The bishop retreat to f1 has only recently been taken seriously due to Tomashevsky’s efforts. In Shankland-Chandra, St Louis 2016, Black equalized handily after 12...Bd6 13 Nf5 Bxh2+ 14 Kh1 Kf8.


Tarrasch Variation 3...Nf6, 7 Ne2 f6 [C05]

Sometimes lines that have been dismissed for almost a century turn out to be playable. In Ahvenjarvi-Tikkanen, Norrkoping 2016, Black played the classic mistake 7...f6 in this normal Tarrasch position:











After 8 Nf4, White is supposed to have a clear advantage, but Tikkanen comes out well in complications. There are two definite improvements for White, but neither gives him more than a small advantage. An interesting idea to use against an unprepared opponent.


Tarrasch Guimard Variation 4 c3 e5 [C04]

We’ve looked at quite a few other Guimard Variations in the past two months, so here’s a game with the 4 c3 e5 variation. In Ayazmali-Zengin, Cesme 2016, Black answered 5 dxe5 with 5...Nxe5 (we’ve seen the more ambitious 5..dxe4 before):











White can get a very small edge in a couple of ways, but it’s not enough to produce serious winning chances.



Winawer Variation Poisoned Pawn 11...dxc3 12 h4 d4 13 h5 [C18]

A brief look at a few games exemplifying 7 Qg4 and Poisoned Pawn lines.
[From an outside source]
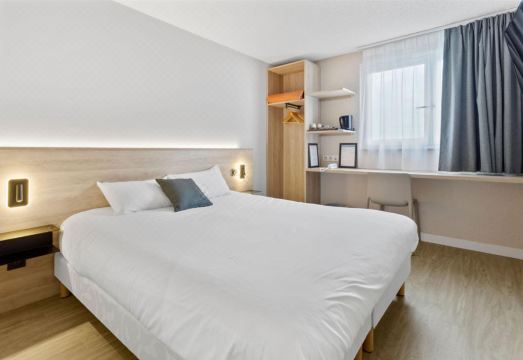 Kyriad Deauville - Saint ArnoultHotel Overview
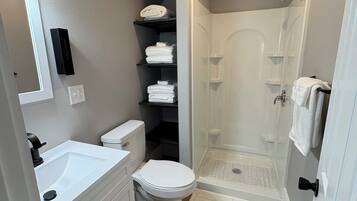 SĂšche-cheveux, serviettes fournies, savon, papier toilette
Elistratov-Nikolenko, Moscow 2016, went right down the popular main line in which White keeps the queen on h7 and thereby discourages ...b6 and ...Bb7. This position has become standard:











Here Black played 15...Be8. A wild game results with White playing h7 and g4, versus Black’s plan of ...Ng6/...f5, targeting the h7 pawn.

Wu-Bellahcene, Porto Carras 2016, went down the same path, but instead of 15...Be8, Black played the positional reorganization with 15...Kb8 followed by...Bc8/...b6/...Bb7.
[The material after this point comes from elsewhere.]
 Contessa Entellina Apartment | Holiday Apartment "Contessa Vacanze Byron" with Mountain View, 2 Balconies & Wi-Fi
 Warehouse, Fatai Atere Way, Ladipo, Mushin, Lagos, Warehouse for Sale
After Kf2 and Bg2, White made the committal move g5!?, which eliminated Black’s ...f6 attack but made progress on the kingside difficult. Due to White’s inaccurate play, Black was able to enforce the move ...d3, after which he gained a clear advantage.

In Nasuta-Tirelli, Stockholm 2016, Black tried yet a third move, 15...Rg6!?, which is not objectively as good as the other two because it allows a capture on d4.
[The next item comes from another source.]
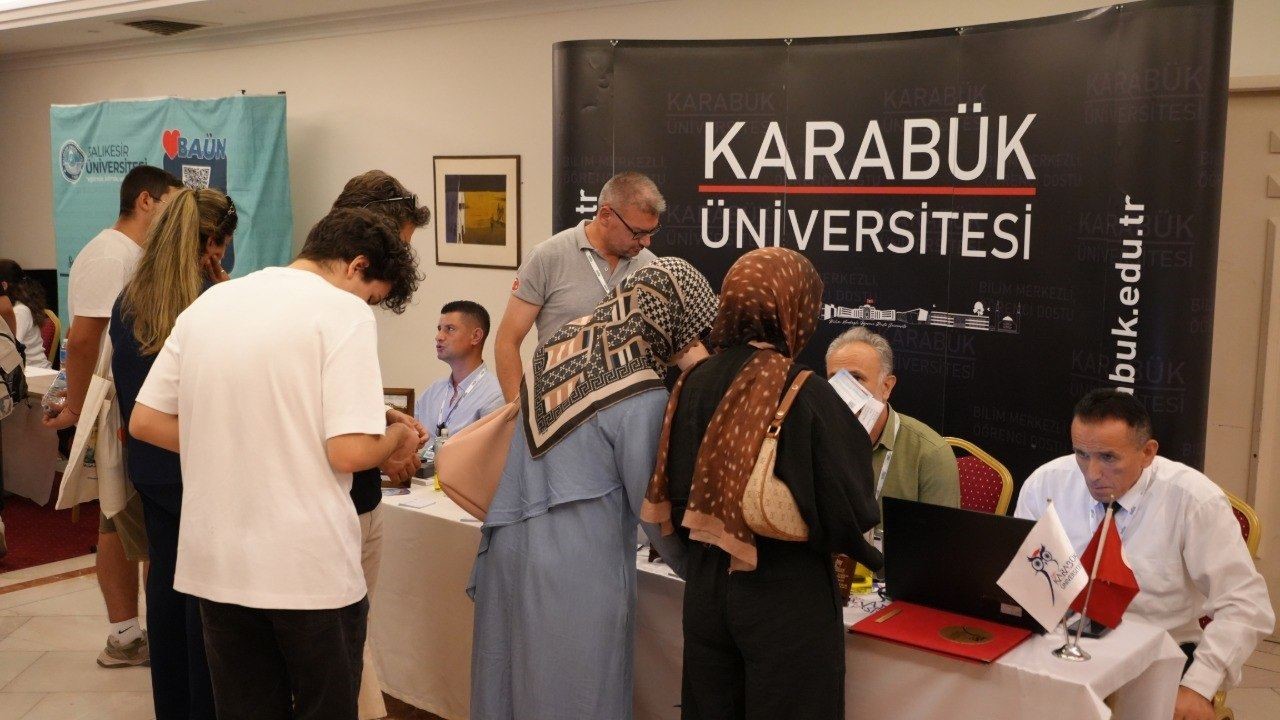 karabuk-universitesi-tercih-gunlerinde-izmir-de-adaylarla-bulustu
Now Black should try 18...Bc6. After mistakes, the game still led to complex, double-edged play, with Black making the last error.


Winawer 7 Qg4 0–0 8 Bd3 Nbc6 9 Qh5 [C18]

Instead of 7...Qc7, the defence with 7...0-0 refuses to go away. In the US Championship game Caruana-Shankland, St Louis 2016 , the main line with 7 Qg4 0-0 8 Bd3 Nbc6 9 Qh5 Ng6 appeared, and now White tried the sideline 10 Nh3!?, resulting in this position:











This is a normal main line position except that White's knight is on h3 instead of f3. Thus he cannot play h4-h5 without first playing Nf4. I don't see this as a particularly challenging line for Black, who at least equalized in the opening. He played too ambitiously on the queenside, however, and then defended poorly, allowing his elite opponent to swarm all over that side of the board.



Classical Variation 4 Bg5 de4 5 Nxe4 Be7 6 Bxf6 gxf6 7 Nf3 f5 8 Ng3 [C11]

Last month we examined the line 3 Nc3 Nf6 4 Bg5 de4 5 Nxe4 Be7 6 Bxf6 gxf6 7 Nf3 f5 8 Nc3. In Kosteniuk-Sutovsky, Gibraltar 2016, White played 8 Ng3, which has been used by some strong players including Carlsen.











Instead of the near-automatic 8...c5, Sutovsky played 8...h5, and after 9 h4, the tradeoff assisted Black to get good play in several lines.